* Instructions for the task:
Copy out the text of every item below word for word, leaving out the pictures.

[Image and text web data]
---

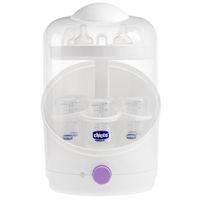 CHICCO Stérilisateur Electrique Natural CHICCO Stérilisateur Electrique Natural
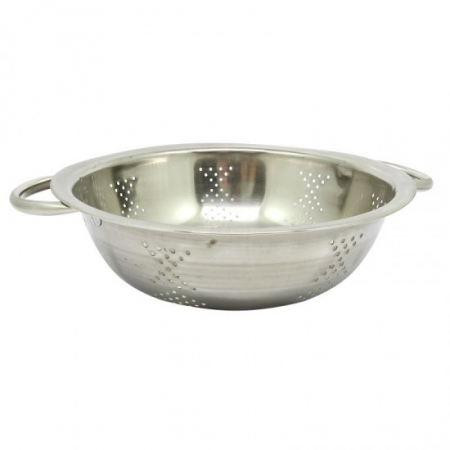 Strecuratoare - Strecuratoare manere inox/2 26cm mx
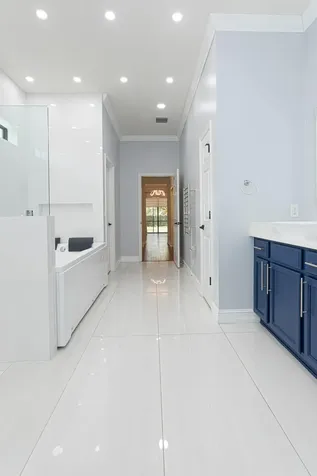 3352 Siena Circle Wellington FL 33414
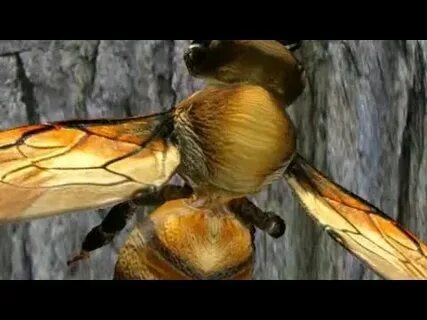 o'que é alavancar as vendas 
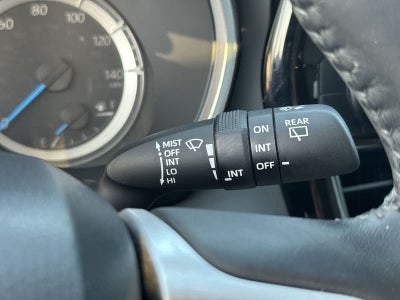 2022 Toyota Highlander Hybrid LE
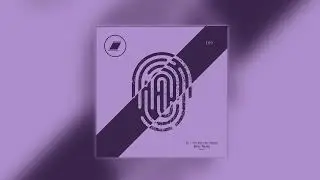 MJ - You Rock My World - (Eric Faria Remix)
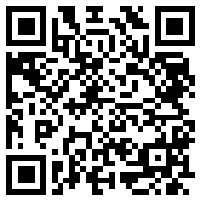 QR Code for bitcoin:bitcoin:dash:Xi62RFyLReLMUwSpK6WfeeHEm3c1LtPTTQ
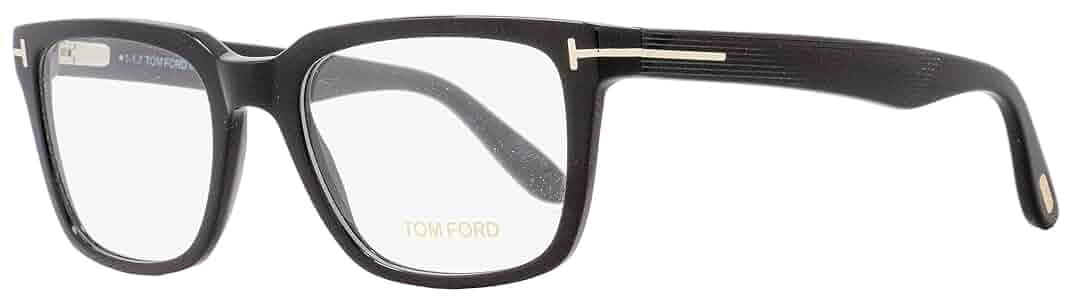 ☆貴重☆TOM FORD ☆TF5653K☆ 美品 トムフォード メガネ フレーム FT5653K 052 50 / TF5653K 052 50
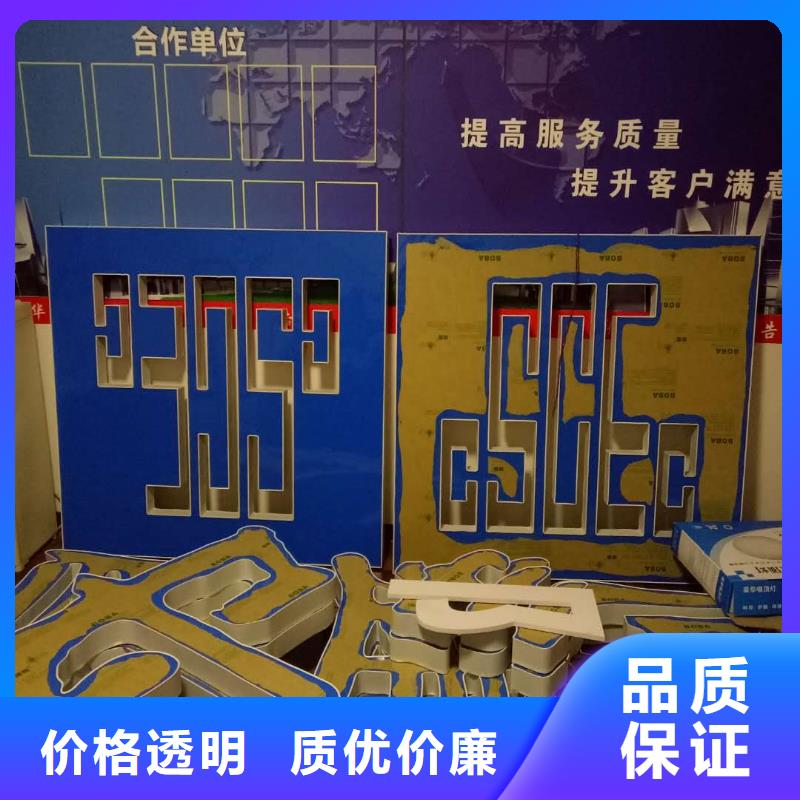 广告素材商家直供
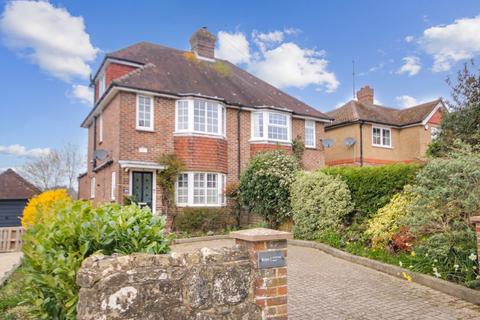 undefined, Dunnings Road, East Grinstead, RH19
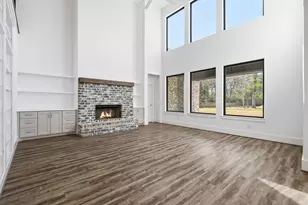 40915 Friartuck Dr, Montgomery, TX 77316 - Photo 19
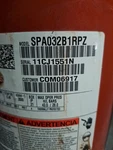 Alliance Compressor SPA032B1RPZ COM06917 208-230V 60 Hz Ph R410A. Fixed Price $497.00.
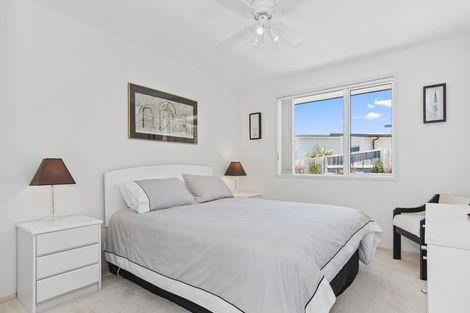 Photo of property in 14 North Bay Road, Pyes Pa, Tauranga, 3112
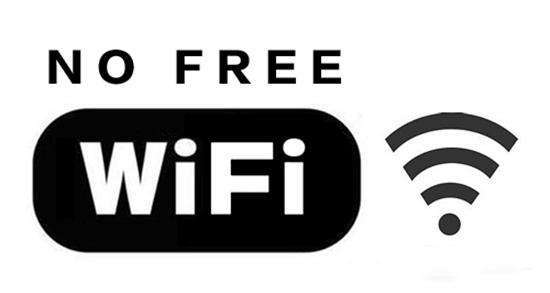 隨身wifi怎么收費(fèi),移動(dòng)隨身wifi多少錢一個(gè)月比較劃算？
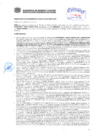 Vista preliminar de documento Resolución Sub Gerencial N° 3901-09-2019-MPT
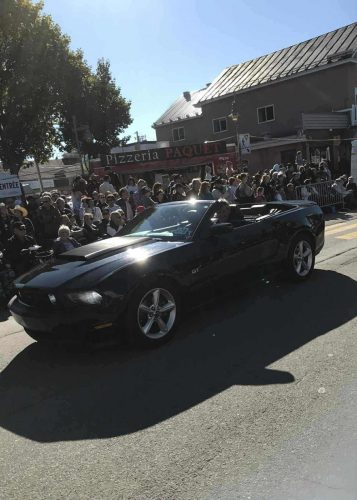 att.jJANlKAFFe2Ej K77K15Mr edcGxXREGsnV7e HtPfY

---

* Written answer:
 CHICCO Stérilisateur Electrique Natural CHICCO Stérilisateur Electrique Natural
 Strecuratoare - Strecuratoare manere inox/2 26cm mx
 3352 Siena Circle Wellington FL 33414
 o'que é alavancar as vendas 
 2022 Toyota Highlander Hybrid LE
 MJ - You Rock My World - (Eric Faria Remix)
 QR Code for bitcoin:bitcoin:dash:Xi62RFyLReLMUwSpK6WfeeHEm3c1LtPTTQ
 ☆貴重☆TOM FORD ☆TF5653K☆ 美品 トムフォード メガネ フレーム FT5653K 052 50 / TF5653K 052 50
 广告素材商家直供
 undefined, Dunnings Road, East Grinstead, RH19
 40915 Friartuck Dr, Montgomery, TX 77316 - Photo 19
 Alliance Compressor SPA032B1RPZ COM06917 208-230V 60 Hz Ph R410A. Fixed Price $497.00.
 Photo of property in 14 North Bay Road, Pyes Pa, Tauranga, 3112
 隨身wifi怎么收費(fèi),移動(dòng)隨身wifi多少錢一個(gè)月比較劃算？
 Vista preliminar de documento Resolución Sub Gerencial N° 3901-09-2019-MPT
 att.jJANlKAFFe2Ej K77K15Mr edcGxXREGsnV7e HtPfY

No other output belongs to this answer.